Miss Petunia Caldecott
The Prometheus Club requests your presence
10
th
full gathering of Members
Manchester, England
One week hence
Pete blinked, logically knowing
that it was only a small enchantment on the paper, but transfixed all the same. How could they know she’d even open the envelope, not toss it in the bin?
Because they knew her, Pete realized, and knew she’d be too curious to not at least look.
She felt the same flash of worry and panic she’d caught in Jack’s face take up residence in the pit of her stomach. She didn’t like strangers knowing
her this well. Where to find her, how to manipulate her.
She was about to crumple the thick paper and toss it into the bin when she felt a stab of pain in the hand not already aching from her tussle with the wraith.
“Shit!” Pete gasped, leaping up and dropping the invitation to the floor. Too late, she saw the ink had raced from the letters, through the paper, and into her hand, piercing her
skin like a barb. The ink massed into a circle within a circle in the center of her palm, and Pete hissed, scraping at it but only making the pain worse. It burned and stung, like being tattooed with a hot iron.

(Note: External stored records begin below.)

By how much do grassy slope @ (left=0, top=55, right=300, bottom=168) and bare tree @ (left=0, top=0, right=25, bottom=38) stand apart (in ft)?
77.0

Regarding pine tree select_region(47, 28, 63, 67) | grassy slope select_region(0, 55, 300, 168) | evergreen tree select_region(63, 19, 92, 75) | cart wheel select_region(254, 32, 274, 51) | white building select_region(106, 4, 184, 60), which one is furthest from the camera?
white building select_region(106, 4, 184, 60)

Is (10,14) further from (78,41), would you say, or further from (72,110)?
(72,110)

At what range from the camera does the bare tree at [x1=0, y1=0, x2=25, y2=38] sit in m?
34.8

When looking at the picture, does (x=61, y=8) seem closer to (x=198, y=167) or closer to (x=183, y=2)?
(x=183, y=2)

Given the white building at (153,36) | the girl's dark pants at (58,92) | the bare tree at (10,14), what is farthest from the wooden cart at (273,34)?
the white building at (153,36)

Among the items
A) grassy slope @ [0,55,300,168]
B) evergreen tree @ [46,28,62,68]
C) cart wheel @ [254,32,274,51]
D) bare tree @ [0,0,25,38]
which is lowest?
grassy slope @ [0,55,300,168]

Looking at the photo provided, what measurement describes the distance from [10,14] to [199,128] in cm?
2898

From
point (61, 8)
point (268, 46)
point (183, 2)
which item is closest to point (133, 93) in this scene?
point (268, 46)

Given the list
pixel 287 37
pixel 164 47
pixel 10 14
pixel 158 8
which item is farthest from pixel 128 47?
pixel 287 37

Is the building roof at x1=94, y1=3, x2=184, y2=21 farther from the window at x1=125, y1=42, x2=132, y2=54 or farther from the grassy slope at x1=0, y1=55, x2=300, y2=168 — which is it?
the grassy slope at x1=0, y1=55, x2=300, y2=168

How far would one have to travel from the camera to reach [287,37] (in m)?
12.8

On the floor, one final phrase bled across the thick white card.
Attend or die. The choice is yours.
“Shit,” Pete said again, feeling her blood drain with all haste toward her feet.
She swayed from the pain, catching the wall, which only made the mark hurt more.
“Luv?” Pete heard the sitting room window open and shut as Jack came in from his smoke.
“I’m fine,” she managed. “Just … scraped a bit.”
Her shaking voice gave her away, and Jack came running. “What’s happened?”